Non devi per forza far coincidere l’opera artistica con un vessillo politico. Vanno fatti dei distinguo. Di Pasolini celebriamo il suo pensiero, i suoi discorsi ma non celebriamo il Pasolini che pagava i ragazzi di borgata. L’essere umano è talmente complesso. Rudolf Nureyev, ad esempio, era una persona piena di ombre ma che ci ha regalato momenti di bellezza universale. Tocca alla giustizia il compito di giudicare. Non sta a noi censurare come una sorte di damnatio memoriae. Suscita qualche perplessità anche la polemica sulla Via Crucis, dove il Papa ha fatto portare la Croce ad una donna russa e una ucraina. È una questione di opportunità: durante lo sterminio degli ebrei sarebbe stato inconcepibile falla portare insieme da un ebreo e da un tedesco. Questa scelta può stridere nel bel mezzo dell’’orrore di una guerra dove si uccide, si tortura, si stupra. Violenza, questa che è una delle conseguenze tragiche che accadono durante un conflitto armato. A me sconvolge ancora di più quando i soldati russi spediscono a casa i vestiti e gli oggetti delle persone che hanno loro stessi ucciso. Questo è ancora peggio. Questa è la banalità del male».

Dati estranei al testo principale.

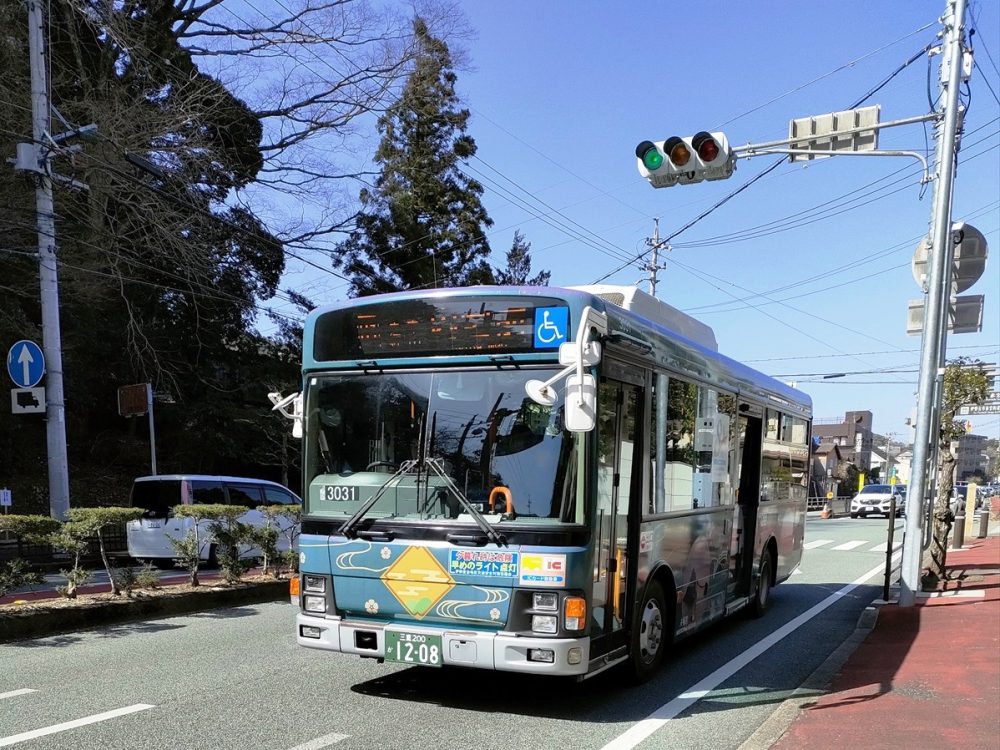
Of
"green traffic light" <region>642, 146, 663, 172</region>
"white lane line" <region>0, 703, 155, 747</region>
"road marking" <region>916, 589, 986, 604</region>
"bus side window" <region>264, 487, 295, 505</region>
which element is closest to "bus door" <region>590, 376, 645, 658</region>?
"white lane line" <region>0, 703, 155, 747</region>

Censurare la cultura russa significa isolare anche tutti quegli artisti che si sono opposti in passato e si oppongono oggi a Putin e alla sua politica. Facendo così si fa un torto a tutti quelli che si sono battuti per la libertà d’espressione pur consapevoli di venire arrestati e condannati. Molti intellettuali russi hanno subito ritorsioni per aver sfidato il potere. Così come è accaduto al fotografo Alexander Gronsky arrestato a Mosca per aver manifestato contro la guerra in Ucraina. Oltre il danno anche la beffa: la sua partecipazione al Festival di Fotografia Europea 2022 di Reggio Emilia è stata annullata, nonostante si fosse esposto a suo rischio e pericolo contro Putin. Censurato due volte.

 

Pëtr Il’ič Čajkovskij  

 

Il pianista russo Aleksey Ljubimov era intento ad eseguire al pianoforte un’opera del compositore ucraino Valentin Silvestrov, in occasione di un concerto per la pace a Mosca e ha ricevuto l’ordine di interromperlo da parte della polizia, con la scusa di un allarme bomba. Ma ha continuato imperterrito a suonare suscitando un’ovazione nel pubblico e il video che circola su internet lo ha fatto conoscere in tutto il mondo. Lorenzo Tosa sul suo profilo facebook, commentando la notizia ha scritto:«Aleksey Ljubimov è un pianista russo di livello internazionale e ha appena compiuto un gesto di assoluta resistenza. L’arte e la musica non devono mai tacere né piegarsi ad alcun potere o censura. Mi inchino a quest’uomo, alla sua grande lezione».